Selon l’analyste et avocat rwandais Louis Gitinywa, le Rwanda y voit avant tout l’occasion d’affirmer ici son aura internationale tout en atténuant les critiques quant à sa gestion des droits.
« Le président Kagame entend utiliser cet accord comme une motion de confiance dans sa politique sur les droits humains », dit-il, et veut apparaître comme un « leader africain-clé ».
En contrepartie, le Rwanda attend également « un soutien diplomatique du Royaume-Uni quand des résolutions contre le Rwanda (seront) soumises et discutées devant le Conseil de Sécurité de l’ONU. »

Le Premier ministre Boris Johnson décrit déjà le Rwanda comme « un des pays les plus sûrs au monde, internationalement reconnu pour son accueil et son intégration des migrants ».

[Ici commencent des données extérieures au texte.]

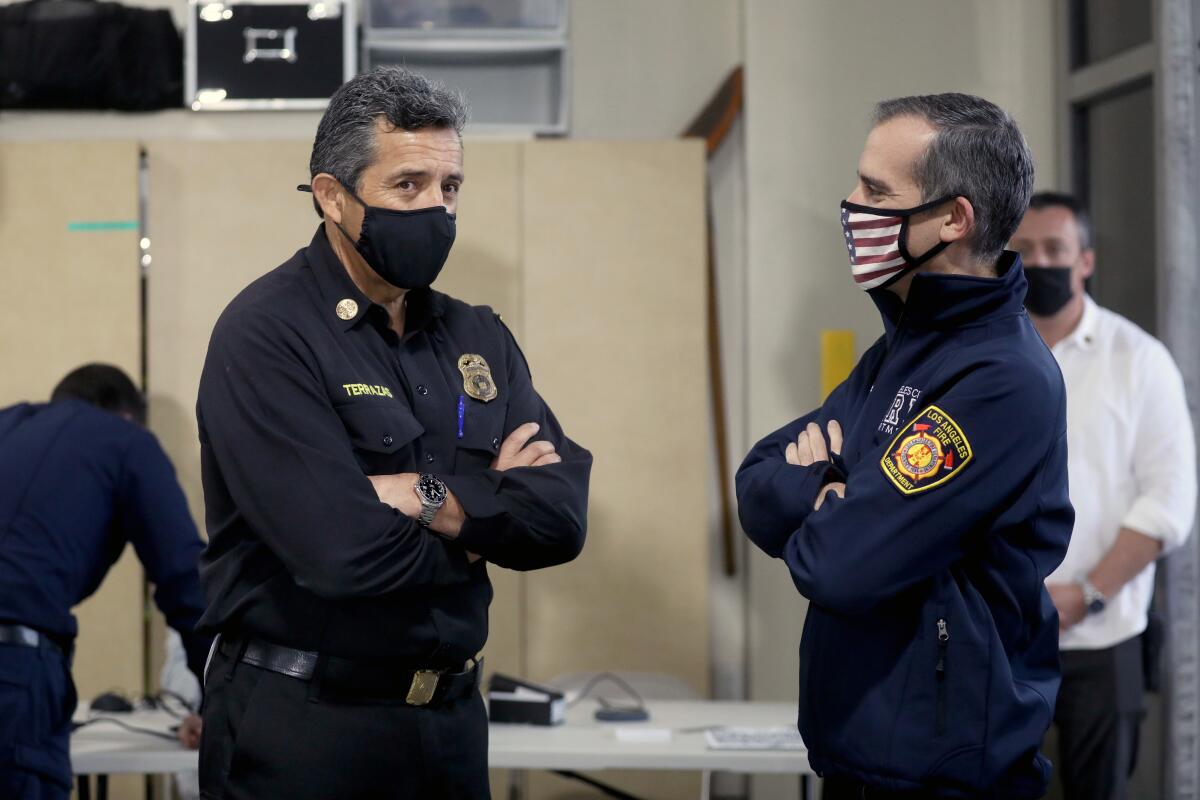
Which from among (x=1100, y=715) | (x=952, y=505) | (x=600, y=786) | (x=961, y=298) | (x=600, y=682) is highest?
(x=961, y=298)

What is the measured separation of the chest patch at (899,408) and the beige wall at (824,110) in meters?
2.57

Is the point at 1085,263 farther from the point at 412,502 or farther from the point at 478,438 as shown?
the point at 412,502

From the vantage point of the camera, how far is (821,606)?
5.53 feet

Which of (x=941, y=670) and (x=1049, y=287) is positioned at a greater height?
(x=1049, y=287)

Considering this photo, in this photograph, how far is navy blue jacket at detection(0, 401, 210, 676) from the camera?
2.59 meters

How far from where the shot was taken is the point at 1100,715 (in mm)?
3119

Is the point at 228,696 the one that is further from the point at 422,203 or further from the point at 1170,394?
the point at 1170,394

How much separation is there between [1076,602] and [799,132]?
6.39ft

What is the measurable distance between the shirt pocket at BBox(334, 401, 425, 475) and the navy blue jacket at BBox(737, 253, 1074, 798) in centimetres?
59

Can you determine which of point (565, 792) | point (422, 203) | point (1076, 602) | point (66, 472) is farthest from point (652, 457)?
point (422, 203)

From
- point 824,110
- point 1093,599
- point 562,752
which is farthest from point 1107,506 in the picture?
point 824,110

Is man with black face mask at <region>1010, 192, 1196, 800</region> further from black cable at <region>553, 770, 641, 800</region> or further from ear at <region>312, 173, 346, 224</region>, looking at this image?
ear at <region>312, 173, 346, 224</region>

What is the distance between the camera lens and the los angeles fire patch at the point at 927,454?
1.63 metres

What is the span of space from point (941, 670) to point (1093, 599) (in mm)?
1621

Parmi les rares commentaires rwandais, Tom Mulisa, professeur de droit constitutionnel à l’Université du Rwanda, a déclaré à la presse : « C’est une bonne chose que le Rwanda se soit positionné dans ce sens, comme un moyen de contribuer à résoudre la crise migratoire qui affecte le monde entier ».
Par contre, Frank Habineza, président du Parti démocratique vert du Rwanda, y voit l’arrivée de nouveaux problèmes : « Prendre en charge des migrants du Royaume-Uni va augmenter les défis liés à la pression foncière et à la survie », a-t-il écrit dans un communiqué la semaine dernière. Une argumentation africaine qui, en quelque sorte, rejoint celle des opposants européens à l’arrivée chez eux d’une immigration africaine…
Tout comme celle du leader de l’opposition Victoire Ingabire, qui critique cet accord en soulignant que ces  «migrants relocalisés »vont générer des problèmes d’emploi et que « le gouvernement rwandais devrait se focaliser sur la résolution de ses problèmes politiques et sociaux internes qui transforment ses citoyens (…) en réfugiés dans d’autres pays ». Des propos guère éloignés des discours sur la préférence nationale de ceux que la presse occidentale qualifie chez eux d’extrême droite.

Le Rwanda a déjà accueilli par le passé des immigrés africains bloqués en Libye dans le cadre d’un accord avec l’Union africaine et le HCR.